▸ EXERCISE DETAILS:
Convert everything from the first of the lines below down to the line containing "89438 millimetres", both included, into a Markdown table with the columns Row and Line, numbering each row and leaving out blank lines.
======== DATASET RECORDS ========
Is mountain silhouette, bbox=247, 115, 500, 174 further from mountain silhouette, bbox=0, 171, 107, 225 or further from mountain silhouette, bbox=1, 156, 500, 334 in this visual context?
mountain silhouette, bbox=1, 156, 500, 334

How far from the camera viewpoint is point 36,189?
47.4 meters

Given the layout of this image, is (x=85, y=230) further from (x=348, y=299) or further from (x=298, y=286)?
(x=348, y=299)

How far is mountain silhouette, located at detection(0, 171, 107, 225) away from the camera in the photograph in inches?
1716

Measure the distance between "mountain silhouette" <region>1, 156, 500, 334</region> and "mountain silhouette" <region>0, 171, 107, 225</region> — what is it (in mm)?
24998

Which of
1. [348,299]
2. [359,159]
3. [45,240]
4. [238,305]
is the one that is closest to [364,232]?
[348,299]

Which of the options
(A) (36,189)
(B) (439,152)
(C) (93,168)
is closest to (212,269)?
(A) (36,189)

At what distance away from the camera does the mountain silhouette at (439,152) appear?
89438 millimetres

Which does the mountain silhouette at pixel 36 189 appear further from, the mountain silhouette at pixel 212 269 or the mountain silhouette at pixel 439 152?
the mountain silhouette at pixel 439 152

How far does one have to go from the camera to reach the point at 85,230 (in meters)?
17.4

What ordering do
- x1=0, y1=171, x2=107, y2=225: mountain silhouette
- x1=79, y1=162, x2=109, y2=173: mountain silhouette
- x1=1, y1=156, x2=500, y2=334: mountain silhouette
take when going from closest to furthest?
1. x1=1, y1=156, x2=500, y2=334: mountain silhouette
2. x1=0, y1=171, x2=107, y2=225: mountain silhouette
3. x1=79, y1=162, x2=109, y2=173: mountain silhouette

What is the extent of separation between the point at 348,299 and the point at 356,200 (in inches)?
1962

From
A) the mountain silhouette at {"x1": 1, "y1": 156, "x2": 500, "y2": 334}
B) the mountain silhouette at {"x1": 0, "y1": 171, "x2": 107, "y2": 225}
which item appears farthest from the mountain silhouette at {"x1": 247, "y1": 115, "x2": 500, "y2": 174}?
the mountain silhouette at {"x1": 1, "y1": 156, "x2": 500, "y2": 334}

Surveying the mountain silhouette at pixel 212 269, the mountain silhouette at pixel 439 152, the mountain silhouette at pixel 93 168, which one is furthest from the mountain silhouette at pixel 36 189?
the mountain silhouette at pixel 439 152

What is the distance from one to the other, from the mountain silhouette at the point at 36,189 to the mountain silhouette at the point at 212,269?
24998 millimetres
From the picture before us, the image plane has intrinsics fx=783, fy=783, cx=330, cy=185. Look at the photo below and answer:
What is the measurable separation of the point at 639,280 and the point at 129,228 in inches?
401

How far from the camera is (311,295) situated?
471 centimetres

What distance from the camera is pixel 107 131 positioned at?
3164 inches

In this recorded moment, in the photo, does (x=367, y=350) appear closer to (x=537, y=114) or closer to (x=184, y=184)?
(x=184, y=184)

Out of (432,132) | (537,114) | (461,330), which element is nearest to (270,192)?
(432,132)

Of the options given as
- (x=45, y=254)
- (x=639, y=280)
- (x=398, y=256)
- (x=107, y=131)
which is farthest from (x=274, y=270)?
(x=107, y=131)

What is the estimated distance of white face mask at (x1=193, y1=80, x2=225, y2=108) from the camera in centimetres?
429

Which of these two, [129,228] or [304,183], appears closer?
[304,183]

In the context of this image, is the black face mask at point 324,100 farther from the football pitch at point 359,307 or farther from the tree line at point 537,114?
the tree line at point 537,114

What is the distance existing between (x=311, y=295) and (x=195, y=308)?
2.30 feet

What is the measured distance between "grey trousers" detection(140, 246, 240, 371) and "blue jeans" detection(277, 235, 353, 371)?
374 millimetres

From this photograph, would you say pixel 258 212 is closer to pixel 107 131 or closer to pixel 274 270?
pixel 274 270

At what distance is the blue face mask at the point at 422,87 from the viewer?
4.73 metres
========
▸ ANSWER TO THE PROBLEM:
| Row | Line |
|---|---|
| 1 | Is mountain silhouette, bbox=247, 115, 500, 174 further from mountain silhouette, bbox=0, 171, 107, 225 or further from mountain silhouette, bbox=1, 156, 500, 334 in this visual context? |
| 2 | mountain silhouette, bbox=1, 156, 500, 334 |
| 3 | How far from the camera viewpoint is point 36,189? |
| 4 | 47.4 meters |
| 5 | Given the layout of this image, is (x=85, y=230) further from (x=348, y=299) or further from (x=298, y=286)? |
| 6 | (x=348, y=299) |
| 7 | How far is mountain silhouette, located at detection(0, 171, 107, 225) away from the camera in the photograph in inches? |
| 8 | 1716 |
| 9 | Measure the distance between "mountain silhouette" <region>1, 156, 500, 334</region> and "mountain silhouette" <region>0, 171, 107, 225</region> — what is it (in mm)? |
| 10 | 24998 |
| 11 | Which of |
| 12 | 1. [348,299] |
| 13 | 2. [359,159] |
| 14 | 3. [45,240] |
| 15 | 4. [238,305] |
| 16 | is the one that is closest to [364,232]? |
| 17 | [348,299] |
| 18 | Which of the options |
| 19 | (A) (36,189) |
| 20 | (B) (439,152) |
| 21 | (C) (93,168) |
| 22 | is closest to (212,269)? |
| 23 | (A) (36,189) |
| 24 | At what distance away from the camera does the mountain silhouette at (439,152) appear? |
| 25 | 89438 millimetres |